======== Material for this task ========
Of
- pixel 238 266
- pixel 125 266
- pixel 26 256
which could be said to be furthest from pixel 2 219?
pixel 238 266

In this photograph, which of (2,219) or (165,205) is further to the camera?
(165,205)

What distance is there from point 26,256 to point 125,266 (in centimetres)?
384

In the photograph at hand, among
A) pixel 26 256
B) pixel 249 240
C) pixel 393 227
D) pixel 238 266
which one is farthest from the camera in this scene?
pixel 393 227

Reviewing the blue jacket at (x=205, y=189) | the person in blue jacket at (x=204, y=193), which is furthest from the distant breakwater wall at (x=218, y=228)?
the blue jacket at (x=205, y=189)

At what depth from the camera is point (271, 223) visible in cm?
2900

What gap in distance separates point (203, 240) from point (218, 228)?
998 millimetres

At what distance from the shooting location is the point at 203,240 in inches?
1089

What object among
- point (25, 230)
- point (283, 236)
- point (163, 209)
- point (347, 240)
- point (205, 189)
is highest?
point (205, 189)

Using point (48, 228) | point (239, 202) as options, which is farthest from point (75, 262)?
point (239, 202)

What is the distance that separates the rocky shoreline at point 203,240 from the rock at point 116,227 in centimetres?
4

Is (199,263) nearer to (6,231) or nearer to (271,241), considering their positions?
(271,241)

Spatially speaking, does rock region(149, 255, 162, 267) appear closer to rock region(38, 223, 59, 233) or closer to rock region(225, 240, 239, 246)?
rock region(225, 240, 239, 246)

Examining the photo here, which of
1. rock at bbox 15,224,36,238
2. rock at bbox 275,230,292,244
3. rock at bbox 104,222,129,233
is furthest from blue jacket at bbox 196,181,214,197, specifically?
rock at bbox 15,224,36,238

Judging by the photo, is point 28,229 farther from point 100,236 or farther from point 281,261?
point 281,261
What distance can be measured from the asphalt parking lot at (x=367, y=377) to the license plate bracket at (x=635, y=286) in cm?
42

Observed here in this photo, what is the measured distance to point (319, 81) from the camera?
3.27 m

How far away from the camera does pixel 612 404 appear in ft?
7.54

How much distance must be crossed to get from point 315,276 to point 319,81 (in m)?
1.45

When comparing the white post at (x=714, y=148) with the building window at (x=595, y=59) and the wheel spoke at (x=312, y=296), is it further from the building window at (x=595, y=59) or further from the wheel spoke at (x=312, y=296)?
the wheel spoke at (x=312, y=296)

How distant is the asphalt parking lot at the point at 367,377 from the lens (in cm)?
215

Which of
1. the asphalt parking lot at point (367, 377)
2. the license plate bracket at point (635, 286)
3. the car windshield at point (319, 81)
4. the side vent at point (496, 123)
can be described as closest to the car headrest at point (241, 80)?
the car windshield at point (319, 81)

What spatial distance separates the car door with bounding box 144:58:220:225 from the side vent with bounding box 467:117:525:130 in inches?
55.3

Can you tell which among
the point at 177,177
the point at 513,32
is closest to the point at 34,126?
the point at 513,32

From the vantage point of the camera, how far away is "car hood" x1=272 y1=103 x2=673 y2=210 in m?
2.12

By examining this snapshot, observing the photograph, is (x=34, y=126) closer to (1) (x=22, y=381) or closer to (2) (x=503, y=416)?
========
Task prompt –
Print the whole listing above again, word for word, from its first line to its last.

Solution for this task –
Of
- pixel 238 266
- pixel 125 266
- pixel 26 256
which could be said to be furthest from pixel 2 219?
pixel 238 266

In this photograph, which of (2,219) or (165,205) is further to the camera?
(165,205)

What distance is there from point 26,256 to point 125,266 (in centimetres)?
384

In the photograph at hand, among
A) pixel 26 256
B) pixel 249 240
C) pixel 393 227
D) pixel 238 266
which one is farthest from the camera in this scene?
pixel 393 227

Reviewing the blue jacket at (x=205, y=189) | the person in blue jacket at (x=204, y=193), which is furthest from the distant breakwater wall at (x=218, y=228)?
the blue jacket at (x=205, y=189)

At what depth from the camera is point (271, 223) visible in cm?
2900

What gap in distance separates point (203, 240) from point (218, 228)?
998 millimetres

At what distance from the shooting location is the point at 203,240 in inches?
1089

What object among
- point (25, 230)
- point (283, 236)
- point (163, 209)
- point (347, 240)
- point (205, 189)
is highest?
point (205, 189)

Using point (48, 228) | point (239, 202) as options, which is farthest from point (75, 262)?
point (239, 202)

What is the distance that separates the rocky shoreline at point 203,240 from the rock at point 116,227 in centimetres?
4

Is (199,263) nearer to (6,231) or nearer to (271,241), considering their positions?
(271,241)

Spatially speaking, does rock region(149, 255, 162, 267) appear closer to rock region(38, 223, 59, 233) or closer to rock region(225, 240, 239, 246)?
rock region(225, 240, 239, 246)

Examining the photo here, which of
1. rock at bbox 15,224,36,238
2. rock at bbox 275,230,292,244
3. rock at bbox 104,222,129,233
is furthest from blue jacket at bbox 196,181,214,197, specifically?
rock at bbox 15,224,36,238

Judging by the photo, is point 28,229 farther from point 100,236 or farther from point 281,261?
point 281,261
What distance can be measured from the asphalt parking lot at (x=367, y=377) to the license plate bracket at (x=635, y=286) in cm?
42

Observed here in this photo, what is the measured distance to point (319, 81) from the camera?
3.27 m

How far away from the camera does pixel 612 404 appear in ft?
7.54

How much distance must be crossed to get from point 315,276 to point 319,81 (in m)?
1.45

When comparing the white post at (x=714, y=148) with the building window at (x=595, y=59) and the wheel spoke at (x=312, y=296), is it further from the building window at (x=595, y=59) or further from the wheel spoke at (x=312, y=296)?
the wheel spoke at (x=312, y=296)

How distant is the asphalt parking lot at the point at 367,377 from the lens (in cm)?
215

Which of
1. the asphalt parking lot at point (367, 377)
2. the license plate bracket at point (635, 286)
3. the car windshield at point (319, 81)
4. the side vent at point (496, 123)
can be described as closest to the car headrest at point (241, 80)?
the car windshield at point (319, 81)

What spatial distance separates the car door with bounding box 144:58:220:225 from the side vent with bounding box 467:117:525:130 in inches?
55.3

Can you tell which among
the point at 177,177
the point at 513,32
is closest to the point at 34,126?
the point at 513,32

From the vantage point of the camera, how far away is "car hood" x1=272 y1=103 x2=673 y2=210 in m?
2.12

By examining this snapshot, observing the photograph, is (x=34, y=126) closer to (1) (x=22, y=381) or closer to (2) (x=503, y=416)?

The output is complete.